Git Mailing List Archive mirror
 help / color / mirror / Atom feed
From: Taylor Blau <me@ttaylorr.com>
To: git@vger.kernel.org
Cc: "Jeff King" <peff@peff.net>,
	"Chris Torek" <chris.torek@gmail.com>,
	"Junio C Hamano" <gitster@pobox.com>,
	"Jeff Hostetler" <jeffhostetler@github.com>,
	"René Scharfe" <l.s.r@web.de>
Subject: [PATCH v3 1/6] string-list: multi-delimiter `string_list_split_in_place()`
Date: Mon, 24 Apr 2023 18:20:10 -0400	[thread overview]
Message-ID: <59d3e778b6c80b6bd10c1126cdc3f7e86558f3e7.1682374789.git.me@ttaylorr.com> (raw)
In-Reply-To: <cover.1682374789.git.me@ttaylorr.com>

Enhance `string_list_split_in_place()` to accept multiple characters as
delimiters instead of a single character.

Instead of using `strchr(2)` to locate the first occurrence of the given
delimiter character, `string_list_split_in_place_multi()` uses
`strcspn(2)` to move past the initial segment of characters comprised of
any characters in the delimiting set.

When only a single delimiting character is provided, `strpbrk(2)` (which
is implemented with `strcspn(2)`) has equivalent performance to
`strchr(2)`. Modern `strcspn(2)` implementations treat an empty
delimiter or the singleton delimiter as a special case and fall back to
calling strchrnul(). Both glibc[1] and musl[2] implement `strcspn(2)`
this way.

This change is one step to removing `strtok(2)` from the tree. Note that
`string_list_split_in_place()` is not a strict replacement for
`strtok()`, since it will happily turn sequential delimiter characters
into empty entries in the resulting string_list. For example:

    string_list_split_in_place(&xs, "foo:;:bar:;:baz", ":;", -1)

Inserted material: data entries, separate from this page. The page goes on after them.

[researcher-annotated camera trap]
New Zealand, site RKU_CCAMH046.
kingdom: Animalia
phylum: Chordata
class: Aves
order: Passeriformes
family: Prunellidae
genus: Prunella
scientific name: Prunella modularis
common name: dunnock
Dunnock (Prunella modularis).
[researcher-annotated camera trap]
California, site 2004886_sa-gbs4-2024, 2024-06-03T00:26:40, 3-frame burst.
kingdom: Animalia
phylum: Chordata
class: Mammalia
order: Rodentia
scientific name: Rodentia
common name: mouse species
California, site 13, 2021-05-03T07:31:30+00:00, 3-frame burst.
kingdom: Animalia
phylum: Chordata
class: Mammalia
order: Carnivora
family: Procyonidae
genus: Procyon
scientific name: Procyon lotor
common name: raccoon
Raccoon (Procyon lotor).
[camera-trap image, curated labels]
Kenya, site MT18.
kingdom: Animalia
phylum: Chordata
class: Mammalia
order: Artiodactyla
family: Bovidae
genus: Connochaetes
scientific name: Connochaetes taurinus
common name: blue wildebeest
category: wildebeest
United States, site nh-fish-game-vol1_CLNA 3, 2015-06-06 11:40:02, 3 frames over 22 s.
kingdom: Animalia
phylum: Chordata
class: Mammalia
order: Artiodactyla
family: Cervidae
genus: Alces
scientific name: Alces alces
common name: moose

would yield a string list of:

    ["foo", "", "", "bar", "", "", "baz"]

Callers that wish to emulate the behavior of strtok(2) more directly
should call `string_list_remove_empty_items()` after splitting.

To avoid regressions for the new multi-character delimter cases, update
t0063 in this patch as well.

[1]: https://sourceware.org/git/?p=glibc.git;a=blob;f=string/strcspn.c;hb=glibc-2.37#l35
[2]: https://git.musl-libc.org/cgit/musl/tree/src/string/strcspn.c?h=v1.2.3#n11

Signed-off-by: Taylor Blau <me@ttaylorr.com>
---
 builtin/gc.c                |  4 +--
 diff.c                      |  2 +-
 notes.c                     |  2 +-
 refs/packed-backend.c       |  2 +-
 string-list.c               |  4 +--
 string-list.h               |  2 +-
 t/helper/test-string-list.c |  4 +--
 t/t0063-string-list.sh      | 51 +++++++++++++++++++++++++++++++++++++
 8 files changed, 61 insertions(+), 10 deletions(-)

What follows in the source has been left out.